[Start GIVEN RECORDS]

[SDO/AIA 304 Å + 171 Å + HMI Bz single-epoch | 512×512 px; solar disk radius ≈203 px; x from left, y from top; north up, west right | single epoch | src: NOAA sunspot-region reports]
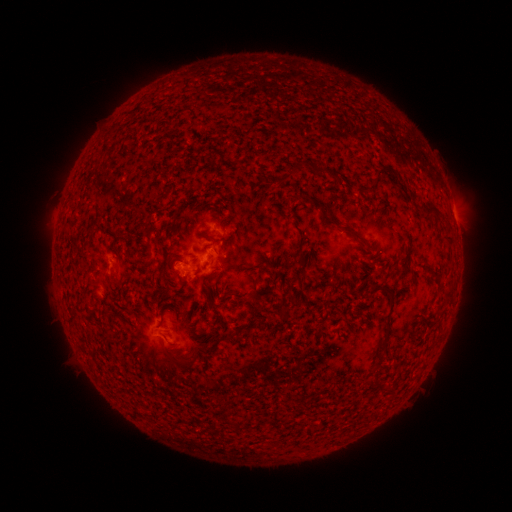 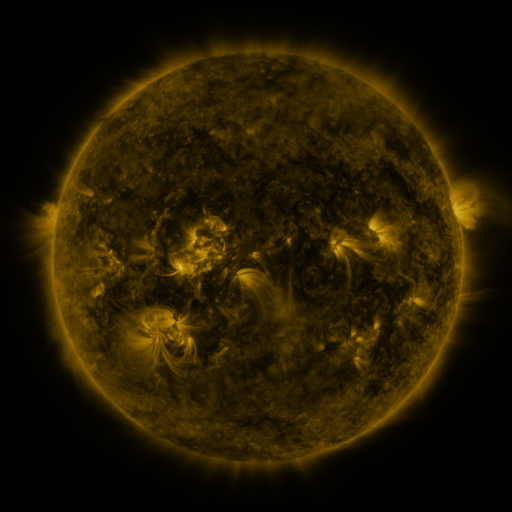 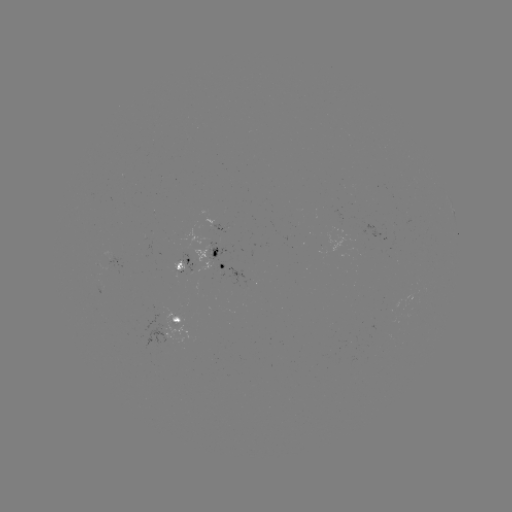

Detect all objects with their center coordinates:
spotted active region: (454, 214)
spotted active region: (228, 229)
spotted active region: (231, 264)
spotted active region: (189, 267)
spotted active region: (184, 322)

[End GIVEN RECORDS]

TASK GOAL:
Print the data above verbatim, leaving out the pictures.

TASK OUTPUT:
[SDO/AIA 304 Å + 171 Å + HMI Bz single-epoch | 512×512 px; solar disk radius ≈203 px; x from left, y from top; north up, west right | single epoch | src: NOAA sunspot-region reports]

Detect all objects with their center coordinates:
spotted active region: (454, 214)
spotted active region: (228, 229)
spotted active region: (231, 264)
spotted active region: (189, 267)
spotted active region: (184, 322)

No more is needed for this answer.